RECORD SET:
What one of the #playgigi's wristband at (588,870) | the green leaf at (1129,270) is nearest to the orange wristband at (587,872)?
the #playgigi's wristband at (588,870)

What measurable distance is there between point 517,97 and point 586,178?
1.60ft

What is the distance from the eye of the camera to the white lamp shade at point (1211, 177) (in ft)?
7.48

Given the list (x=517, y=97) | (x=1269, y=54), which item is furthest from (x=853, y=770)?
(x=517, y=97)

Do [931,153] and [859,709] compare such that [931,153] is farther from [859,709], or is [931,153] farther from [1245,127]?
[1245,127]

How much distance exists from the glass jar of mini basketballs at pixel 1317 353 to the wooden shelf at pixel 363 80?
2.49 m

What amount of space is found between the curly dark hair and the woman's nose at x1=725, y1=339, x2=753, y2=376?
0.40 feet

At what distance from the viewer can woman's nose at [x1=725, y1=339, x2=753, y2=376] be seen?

PROBLEM STATEMENT: Return all of the entries above word for word, with every line in its original order.

TASK ANSWER:
What one of the #playgigi's wristband at (588,870) | the green leaf at (1129,270) is nearest to the orange wristband at (587,872)?
the #playgigi's wristband at (588,870)

What measurable distance is there between point 517,97 and point 586,178?
1.60ft

What is the distance from the eye of the camera to the white lamp shade at point (1211, 177) (in ft)?
7.48

Given the list (x=517, y=97) | (x=1269, y=54), which item is furthest from (x=853, y=770)?
(x=517, y=97)

Do [931,153] and [859,709] compare such that [931,153] is farther from [859,709], or is [931,153] farther from [1245,127]?
[1245,127]

How much distance exists from the glass jar of mini basketballs at pixel 1317 353 to the wooden shelf at pixel 363 80?
2.49 m

What amount of space is found between the curly dark hair and the woman's nose at x1=725, y1=339, x2=753, y2=376?
0.40 feet

At what distance from the viewer can woman's nose at [x1=725, y1=339, x2=753, y2=376] be seen?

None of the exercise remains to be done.